Hum, je vais prendre ça comme un compliment.
Après tout, toi et Shinonomé vous êtes bien occupé de Mina et Phaéris pour leur dernière réincarnation. On aurait presque dit que vous aviez fait ça toute votre vie !
C’est simplement que…
Laisse-moi deviner, tu te fais du souci pour le pauvre rat de laboratoire que je suis, c’est ça ?
Tss, et je ne suis pas le seul figure-toi !
Oui, je sais, je sais… Chibi m’a encore tenu un discours paternaliste pas plus tard qu’il y a deux jours…
Et qu’en as-tu retenu ?
Que si vous voulez procréer, grand bien vous fasse, mais que personnellement, je préfère m’en passer ! De toutes manières, je trouve la position « d’oncle » bien plus confortable si tu veux mon avis : j’ai tous les avantages de la relation sans avoir à en porter les responsabilités – Ha, ha, ha !

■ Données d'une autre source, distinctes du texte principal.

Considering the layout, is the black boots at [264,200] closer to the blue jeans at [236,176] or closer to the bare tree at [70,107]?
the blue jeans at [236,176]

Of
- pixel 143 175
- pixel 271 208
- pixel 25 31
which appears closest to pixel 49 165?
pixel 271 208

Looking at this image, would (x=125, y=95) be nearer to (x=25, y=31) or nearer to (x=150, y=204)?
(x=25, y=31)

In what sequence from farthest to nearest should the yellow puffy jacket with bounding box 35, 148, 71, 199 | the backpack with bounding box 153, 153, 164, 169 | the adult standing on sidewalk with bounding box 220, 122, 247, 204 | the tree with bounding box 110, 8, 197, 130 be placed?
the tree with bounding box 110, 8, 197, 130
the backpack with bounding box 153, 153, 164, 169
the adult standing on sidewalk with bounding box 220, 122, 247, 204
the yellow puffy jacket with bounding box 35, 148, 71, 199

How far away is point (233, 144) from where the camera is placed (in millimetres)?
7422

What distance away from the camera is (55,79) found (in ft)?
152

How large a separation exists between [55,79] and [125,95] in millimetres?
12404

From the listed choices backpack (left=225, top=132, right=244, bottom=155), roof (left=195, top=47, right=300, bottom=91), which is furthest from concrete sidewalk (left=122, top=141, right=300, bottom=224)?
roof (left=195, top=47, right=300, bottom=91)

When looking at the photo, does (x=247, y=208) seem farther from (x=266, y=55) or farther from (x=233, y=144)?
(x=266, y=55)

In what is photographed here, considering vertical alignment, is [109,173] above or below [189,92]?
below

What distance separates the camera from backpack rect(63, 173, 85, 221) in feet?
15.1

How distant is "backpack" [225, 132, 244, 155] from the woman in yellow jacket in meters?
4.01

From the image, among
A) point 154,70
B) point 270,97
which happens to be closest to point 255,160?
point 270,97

Hum… Ce n’est pas moi qui te contredirais sur ce point. Je jure qu’Erzan est une enfant brillante, mais quand je vois comment Yugo la laisse monter Malakath… Il va la laisser se tuer un de ces jours !
Je comprends tes inquiétudes, frère de mon frère, mais rassure-toi : Yugo a beau être intrépide, il tient la sécurité de ceux qu’il aime en point d’honneur. Erzan ne risque rien. Du moins pas plus que quelques bleus et égratignures…
Tss ! On en rediscutera quand ils reviendront de leur future session de vol.
Avec plaisir ~
.
.
Mais plus sérieusement…
… Hum… ?
Shinonomé est d’accord ?
Et maintenant, voilà que tu m’accuses de ne pas prendre en considération les sentiments de ma très chère sœur…
Non, mais c’est simplement qu’elle-
Attention, Adamaï. Je n’aime pas où cette discussion nous mène actuellement. J’apprécierai que tu mesures tes paroles s’il-te-plaît.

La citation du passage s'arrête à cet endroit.